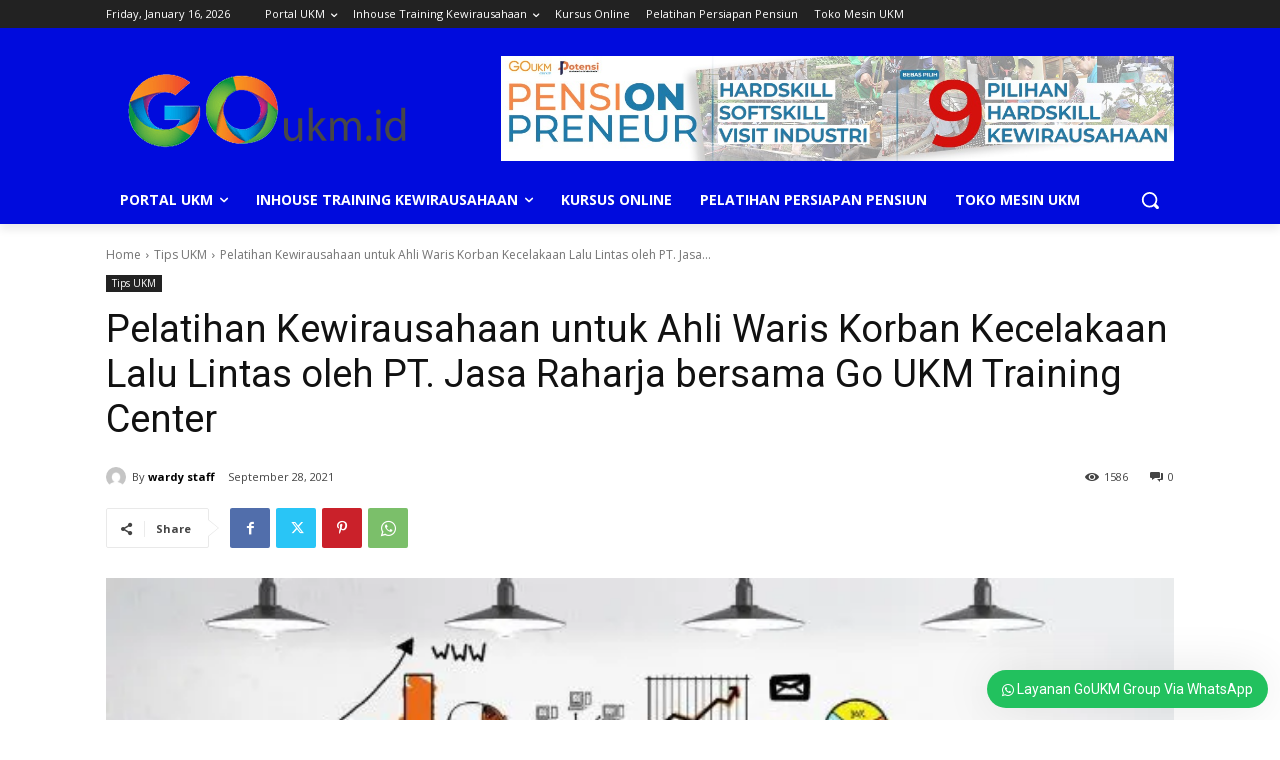

--- FILE ---
content_type: text/html; charset=utf-8
request_url: https://www.google.com/recaptcha/api2/aframe
body_size: 184
content:
<!DOCTYPE HTML><html><head><meta http-equiv="content-type" content="text/html; charset=UTF-8"></head><body><script nonce="WbXO00odKgqmjwG-v45g3A">/** Anti-fraud and anti-abuse applications only. See google.com/recaptcha */ try{var clients={'sodar':'https://pagead2.googlesyndication.com/pagead/sodar?'};window.addEventListener("message",function(a){try{if(a.source===window.parent){var b=JSON.parse(a.data);var c=clients[b['id']];if(c){var d=document.createElement('img');d.src=c+b['params']+'&rc='+(localStorage.getItem("rc::a")?sessionStorage.getItem("rc::b"):"");window.document.body.appendChild(d);sessionStorage.setItem("rc::e",parseInt(sessionStorage.getItem("rc::e")||0)+1);localStorage.setItem("rc::h",'1768548934949');}}}catch(b){}});window.parent.postMessage("_grecaptcha_ready", "*");}catch(b){}</script></body></html>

## [Required work]
Each record above should be returned unchanged, except that the pictures are dropped.

## [Answer area]
--- FILE ---
content_type: text/html; charset=utf-8
request_url: https://www.google.com/recaptcha/api2/aframe
body_size: 184
content:
<!DOCTYPE HTML><html><head><meta http-equiv="content-type" content="text/html; charset=UTF-8"></head><body><script nonce="WbXO00odKgqmjwG-v45g3A">/** Anti-fraud and anti-abuse applications only. See google.com/recaptcha */ try{var clients={'sodar':'https://pagead2.googlesyndication.com/pagead/sodar?'};window.addEventListener("message",function(a){try{if(a.source===window.parent){var b=JSON.parse(a.data);var c=clients[b['id']];if(c){var d=document.createElement('img');d.src=c+b['params']+'&rc='+(localStorage.getItem("rc::a")?sessionStorage.getItem("rc::b"):"");window.document.body.appendChild(d);sessionStorage.setItem("rc::e",parseInt(sessionStorage.getItem("rc::e")||0)+1);localStorage.setItem("rc::h",'1768548934949');}}}catch(b){}});window.parent.postMessage("_grecaptcha_ready", "*");}catch(b){}</script></body></html>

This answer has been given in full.